The New York Times refers to our current economic situation as a “downturn,” but well, let’s go out on a limb and just say we’re in a recession. Maybe, just maybe, a $750 billion bailout to the banks, Lehman Brothers no longer in existence, and Ford and GM begging for cash with their stock prices under $4 qualifies for this label. Plus, importantly, there is the fact that there has been a jump in the number of people filing for bankruptcy.
In fact, the Times reports today that more people are filing for bankruptcy than at any time since the 2005 Bankruptcy Act (a gift for the credit card industry) was passed by Congress placing more restrictions on filers. President-elect Obama voted against the measure while Joe Biden voted for it. The article reports that:
The number of personal bankruptcy filings jumped nearly 8 percent in October from September, after marching steadily upward for the last two years, said Mike Bickford, president of Automated Access to Court Electronic Records, a bankruptcy data and management company.

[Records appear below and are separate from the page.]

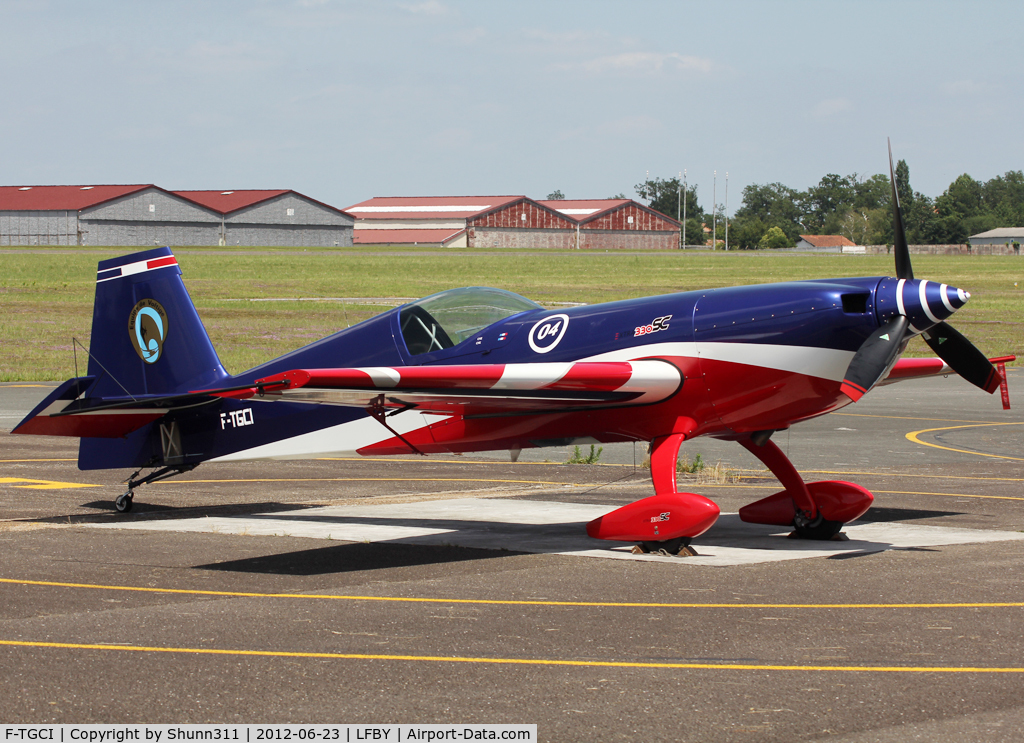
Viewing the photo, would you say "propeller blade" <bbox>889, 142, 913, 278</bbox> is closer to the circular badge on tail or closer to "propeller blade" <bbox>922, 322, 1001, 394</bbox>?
"propeller blade" <bbox>922, 322, 1001, 394</bbox>

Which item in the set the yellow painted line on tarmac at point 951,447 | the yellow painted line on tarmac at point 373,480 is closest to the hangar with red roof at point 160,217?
the yellow painted line on tarmac at point 951,447

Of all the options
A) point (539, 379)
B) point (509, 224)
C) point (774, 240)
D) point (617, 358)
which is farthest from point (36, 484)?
point (774, 240)

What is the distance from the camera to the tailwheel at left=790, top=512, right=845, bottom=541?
11672mm

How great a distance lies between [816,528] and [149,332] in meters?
7.48

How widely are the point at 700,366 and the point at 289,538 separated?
4.51m

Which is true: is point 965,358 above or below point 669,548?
above

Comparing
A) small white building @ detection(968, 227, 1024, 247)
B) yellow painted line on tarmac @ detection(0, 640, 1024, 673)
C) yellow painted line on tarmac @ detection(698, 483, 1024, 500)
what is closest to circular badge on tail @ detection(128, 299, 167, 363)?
yellow painted line on tarmac @ detection(0, 640, 1024, 673)

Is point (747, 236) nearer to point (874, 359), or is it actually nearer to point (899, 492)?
point (899, 492)

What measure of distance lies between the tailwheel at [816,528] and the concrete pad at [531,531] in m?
0.16

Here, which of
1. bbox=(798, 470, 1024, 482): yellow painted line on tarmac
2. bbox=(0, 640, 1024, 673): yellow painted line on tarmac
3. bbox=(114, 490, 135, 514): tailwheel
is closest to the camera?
bbox=(0, 640, 1024, 673): yellow painted line on tarmac

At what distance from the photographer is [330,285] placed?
226 ft

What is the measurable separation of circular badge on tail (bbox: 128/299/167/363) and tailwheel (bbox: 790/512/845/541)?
712cm

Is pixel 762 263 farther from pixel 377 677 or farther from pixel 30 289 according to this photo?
pixel 377 677

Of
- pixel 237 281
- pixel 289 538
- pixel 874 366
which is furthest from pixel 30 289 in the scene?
pixel 874 366
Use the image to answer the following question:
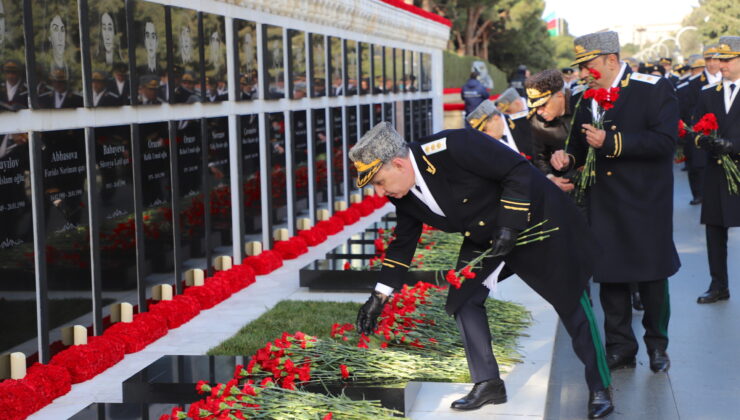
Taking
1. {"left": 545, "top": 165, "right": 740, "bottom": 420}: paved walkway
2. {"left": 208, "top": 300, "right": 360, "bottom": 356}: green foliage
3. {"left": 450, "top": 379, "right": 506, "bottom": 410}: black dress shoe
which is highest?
{"left": 450, "top": 379, "right": 506, "bottom": 410}: black dress shoe

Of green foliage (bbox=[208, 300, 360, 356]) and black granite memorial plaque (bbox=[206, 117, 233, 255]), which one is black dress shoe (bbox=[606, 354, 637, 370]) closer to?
green foliage (bbox=[208, 300, 360, 356])

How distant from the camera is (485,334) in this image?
582cm

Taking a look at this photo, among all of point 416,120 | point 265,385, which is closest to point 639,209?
point 265,385

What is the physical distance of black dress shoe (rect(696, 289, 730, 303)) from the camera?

Filings totaled 108,595, surpassing 100,000 for the first time since a law that made it more difficult — and often twice as expensive — to file for bankruptcy took effect in 2005. That translated to an average of 4,936 bankruptcies filed each business day last month, up nearly 34 percent from October 2007.
According to the article, recent filers have had a higher amount of credit card debt and medical bills than in 2001. In fact, many overextended their credit cards in an attempt to keep their homes. Their income has also remained relatively static.
In the bailout for the banks package passed in Washington D.C., there were no provisions allowing for bankruptcy judges to rework mortgage payments owed to lenders. Where is the bailout for these bankruptcy filers?